(Beginning of DATASET EXTRACT)

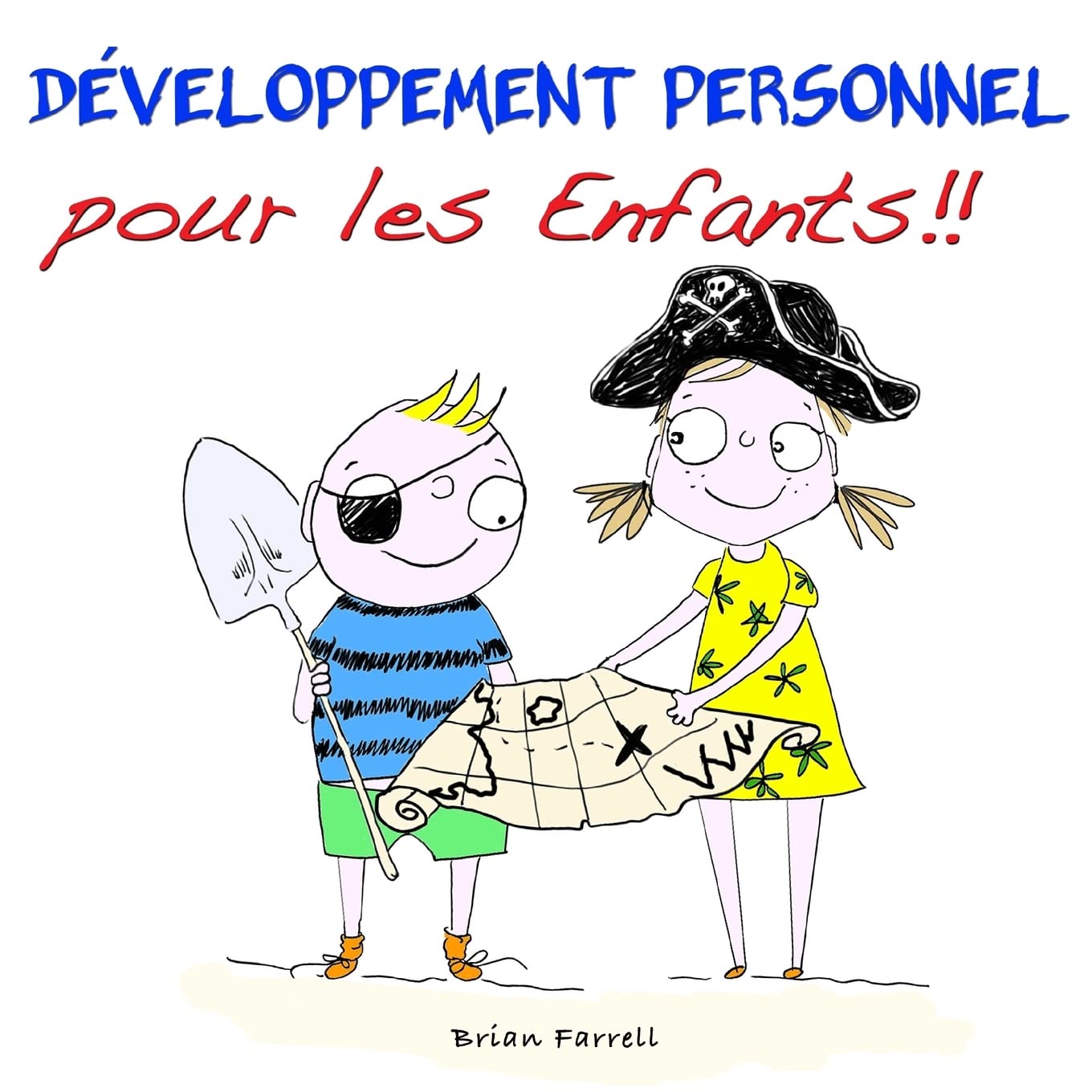 Développement Personnel pour les Enfants!! Lifestyle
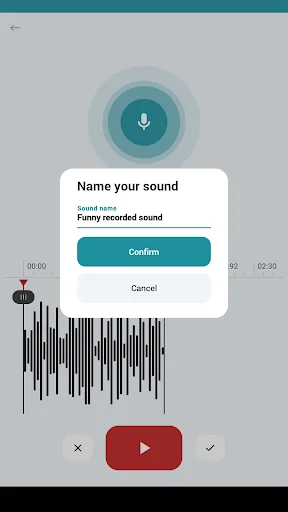 Parrot Sounds ڈاؤن لوڈ کریں – طوطوں کی دلکش آوازیں فری حاصل کریں - Screenshot 9
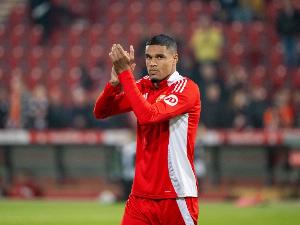 12場(chǎng)6球！記者：柏林聯(lián)27歲中衛(wèi)多基將自由身離隊(duì)，頂級(jí)球隊(duì)有意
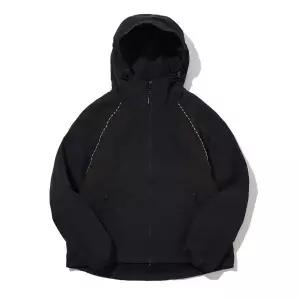 펜필드 플라워자수 후드 바람막이 블랙 FS1WJ16U 추천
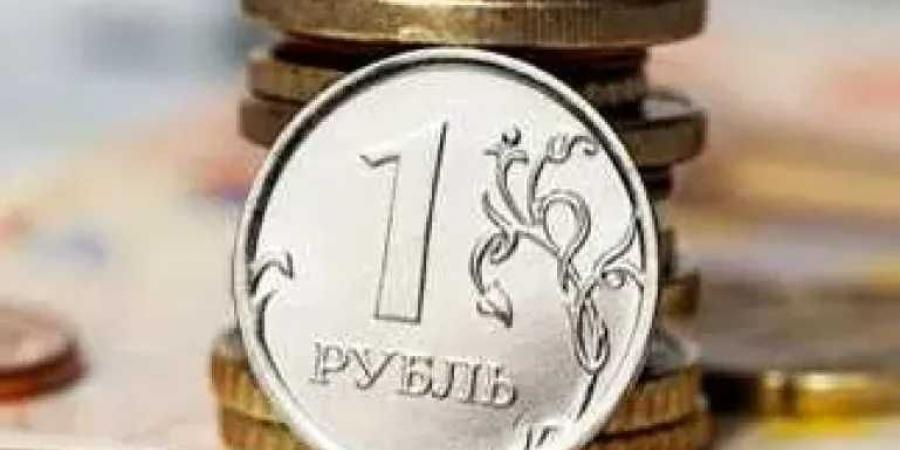 أسعار الروبل الروسي مقابل الجنيه المصري بداية تعاملات اليوم السبت 23 - 8- 2025
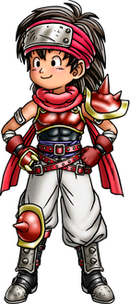 DQVII Gladiator male.png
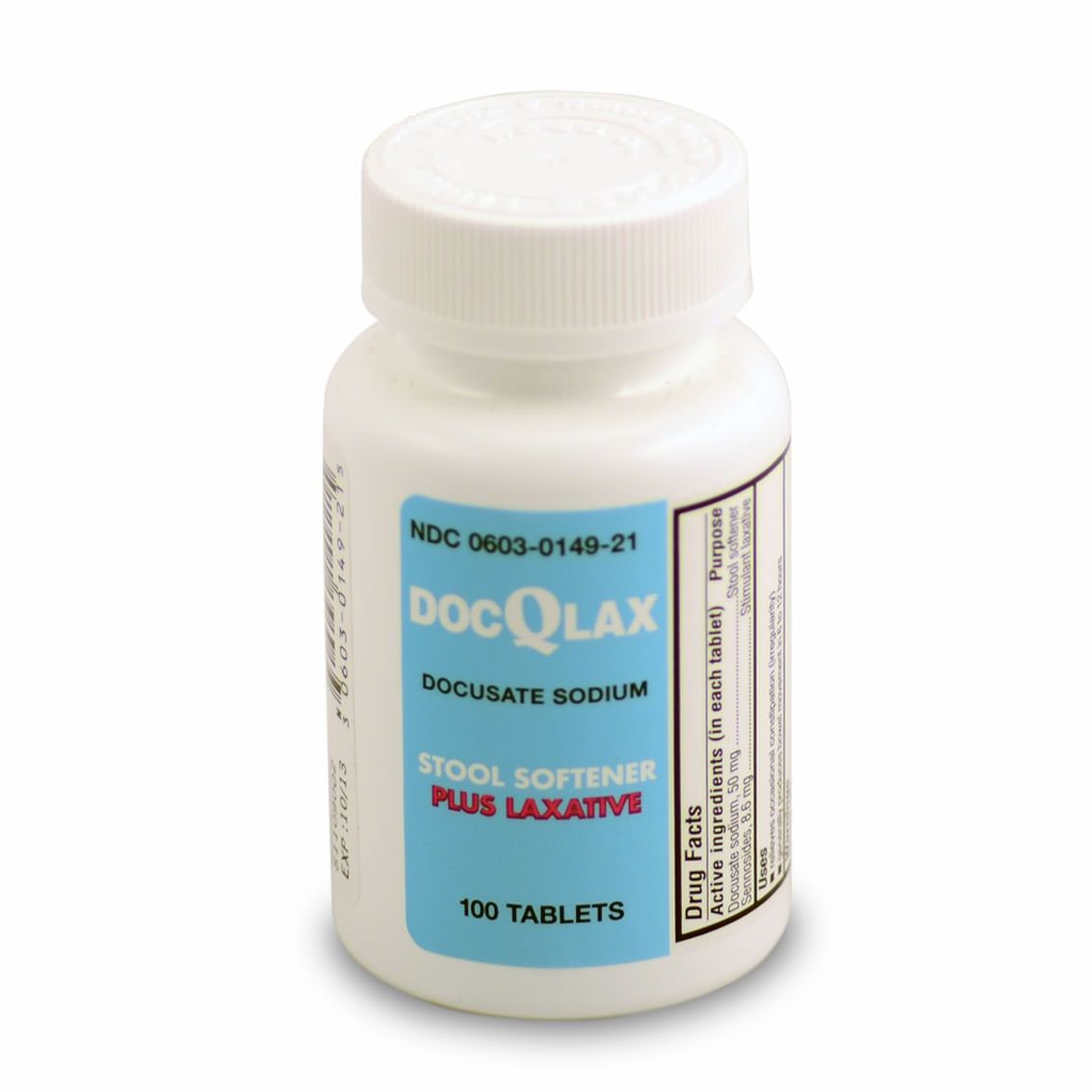 Laxatives and Fiber Products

(End of DATASET EXTRACT)

**WHAT IS REQUIRED**: Your answer must be the lines from the one holding "12場(chǎng)6球" through the final line of the records above, exactly as written and without any pictures.

**YOUR SOLUTION**:
 12場(chǎng)6球！記者：柏林聯(lián)27歲中衛(wèi)多基將自由身離隊(duì)，頂級(jí)球隊(duì)有意
 펜필드 플라워자수 후드 바람막이 블랙 FS1WJ16U 추천
 أسعار الروبل الروسي مقابل الجنيه المصري بداية تعاملات اليوم السبت 23 - 8- 2025
 DQVII Gladiator male.png
 Laxatives and Fiber Products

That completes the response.